Cap Allon Electroverse June 13, 2020
It seems that scientific objectivity and the pursuit of truth were once allowed, perhaps even encouraged in US government agencies.
In 2001, NASA
researchers found a strong correlation between low solar activity (i.e. Maunder
minimum) and global cooling (i.e. ozone disruptions affecting the jet stream).
Many things
can lower the temperature on Earth, states the opening lines of a now-archived
NASA article, so we're already potentially treading "content removal
ground" here on Facebook and Twitter, as this logical discussion goes on. Contrary
to all modern IPCC reports - including an erupting volcano that blankets Earth
in a bright haze that blocks sunlight and a drop in solar activity.
From 1650
to 1710, temperatures across much of the Northern Hemisphere plummeted as the
Sun entered a quiet phase now called the Maunder Minimum.

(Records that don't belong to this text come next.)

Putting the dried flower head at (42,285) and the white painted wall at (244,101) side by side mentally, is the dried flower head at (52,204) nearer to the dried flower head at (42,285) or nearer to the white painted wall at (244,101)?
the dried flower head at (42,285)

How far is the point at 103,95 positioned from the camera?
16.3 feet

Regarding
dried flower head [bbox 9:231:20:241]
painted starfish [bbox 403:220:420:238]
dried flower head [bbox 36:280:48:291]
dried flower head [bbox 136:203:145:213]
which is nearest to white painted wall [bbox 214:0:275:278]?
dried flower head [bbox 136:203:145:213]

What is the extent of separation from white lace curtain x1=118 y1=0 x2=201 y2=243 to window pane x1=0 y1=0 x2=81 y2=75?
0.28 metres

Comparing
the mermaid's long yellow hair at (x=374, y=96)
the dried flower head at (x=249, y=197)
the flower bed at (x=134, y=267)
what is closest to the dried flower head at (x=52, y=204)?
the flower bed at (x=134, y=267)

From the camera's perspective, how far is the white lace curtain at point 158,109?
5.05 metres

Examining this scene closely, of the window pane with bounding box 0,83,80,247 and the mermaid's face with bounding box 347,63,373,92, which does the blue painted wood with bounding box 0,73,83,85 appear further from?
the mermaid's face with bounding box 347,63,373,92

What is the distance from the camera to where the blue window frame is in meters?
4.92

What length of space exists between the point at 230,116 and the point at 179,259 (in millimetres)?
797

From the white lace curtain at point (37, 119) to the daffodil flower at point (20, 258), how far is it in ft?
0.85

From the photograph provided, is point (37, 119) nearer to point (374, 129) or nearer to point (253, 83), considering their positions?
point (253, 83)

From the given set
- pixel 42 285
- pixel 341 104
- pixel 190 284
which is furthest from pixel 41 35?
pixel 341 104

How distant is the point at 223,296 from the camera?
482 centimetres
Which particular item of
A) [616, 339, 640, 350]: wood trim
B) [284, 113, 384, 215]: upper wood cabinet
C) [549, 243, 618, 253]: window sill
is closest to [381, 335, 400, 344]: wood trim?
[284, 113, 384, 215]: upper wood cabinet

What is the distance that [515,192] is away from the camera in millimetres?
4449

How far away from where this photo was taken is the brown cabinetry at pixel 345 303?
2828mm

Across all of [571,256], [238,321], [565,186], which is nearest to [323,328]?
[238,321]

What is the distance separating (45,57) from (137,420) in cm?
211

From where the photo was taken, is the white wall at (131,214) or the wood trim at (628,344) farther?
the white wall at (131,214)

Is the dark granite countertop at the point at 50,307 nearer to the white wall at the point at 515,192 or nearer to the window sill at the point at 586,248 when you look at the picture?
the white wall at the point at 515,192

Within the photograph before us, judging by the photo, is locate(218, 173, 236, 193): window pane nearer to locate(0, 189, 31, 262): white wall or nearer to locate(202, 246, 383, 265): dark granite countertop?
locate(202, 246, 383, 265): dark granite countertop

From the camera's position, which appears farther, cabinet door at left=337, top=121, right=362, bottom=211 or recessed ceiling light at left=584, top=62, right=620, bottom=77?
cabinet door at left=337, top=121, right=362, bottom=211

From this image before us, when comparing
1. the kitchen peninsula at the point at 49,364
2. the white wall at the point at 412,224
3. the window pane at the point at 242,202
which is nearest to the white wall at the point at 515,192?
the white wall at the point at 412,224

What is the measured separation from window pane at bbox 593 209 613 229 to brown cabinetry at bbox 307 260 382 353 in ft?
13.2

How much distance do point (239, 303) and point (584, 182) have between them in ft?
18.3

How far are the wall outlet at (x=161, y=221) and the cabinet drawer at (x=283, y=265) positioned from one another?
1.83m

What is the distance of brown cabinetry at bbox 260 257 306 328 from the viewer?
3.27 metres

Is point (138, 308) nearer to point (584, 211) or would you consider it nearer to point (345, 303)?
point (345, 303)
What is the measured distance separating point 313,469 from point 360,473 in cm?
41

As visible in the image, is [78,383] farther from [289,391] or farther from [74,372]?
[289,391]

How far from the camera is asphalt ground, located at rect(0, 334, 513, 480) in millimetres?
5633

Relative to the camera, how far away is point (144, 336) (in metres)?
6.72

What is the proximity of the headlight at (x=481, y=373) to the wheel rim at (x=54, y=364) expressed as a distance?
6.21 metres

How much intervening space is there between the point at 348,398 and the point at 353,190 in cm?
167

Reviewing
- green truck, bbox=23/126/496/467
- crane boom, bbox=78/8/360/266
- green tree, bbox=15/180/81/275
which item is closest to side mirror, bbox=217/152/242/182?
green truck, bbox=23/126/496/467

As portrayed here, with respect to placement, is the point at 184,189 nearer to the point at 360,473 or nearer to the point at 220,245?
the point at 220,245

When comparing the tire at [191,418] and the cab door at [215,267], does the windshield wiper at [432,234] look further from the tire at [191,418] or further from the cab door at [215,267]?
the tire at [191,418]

During this period, very
few sunspots appeared on the surface of the Sun, and the overall brightness of
the Sun decreased slightly.
Europe and
North America froze deeply: Alpine glaciers spread over the farmlands of the
valley; sea ice slid south from the Arctic; and the famous canals in the
Netherlands regularly froze, an event that is rare today.
A team of
NASA scientists, led by Drew Shindell at NASA's Goddard Institute for Space
Studies, set out to discover how low solar activity could cause such dramatic
cooling. The researchers' first task was to create the Maunder Minimum
Temperature Map to determine exactly how cold it was:
By combining temperature records obtained from tree rings, ice cores, corals, and the few measurements recorded in the historical record, Shindell and his team clearly illustrate in this image the significant impact of the Great Solar Minimum: The temperature difference between 1680, a year at the center of the Maunder Minimum, and 1780, a year of normal solar activity, as calculated by a general circulation model, is absolute.
The deep
blue in eastern and central North America and northern Eurasia illustrates
where the greatest drop in temperature was. Almost all other land areas were
cooler in 1680 as well, as indicated by the different shades of blue. The few regions
that appear to have been warmer in 1680 are Alaska and the eastern Pacific
Ocean (left), the north Atlantic Ocean south of Greenland (left of center), and
northern Iceland (top center) - similarities with today they are amazing.
However, the
Sun's energy decreased only slightly during this time, even at the deepest
depths of the Maunder Minimum, the solar irradiance reached a minimum of approx.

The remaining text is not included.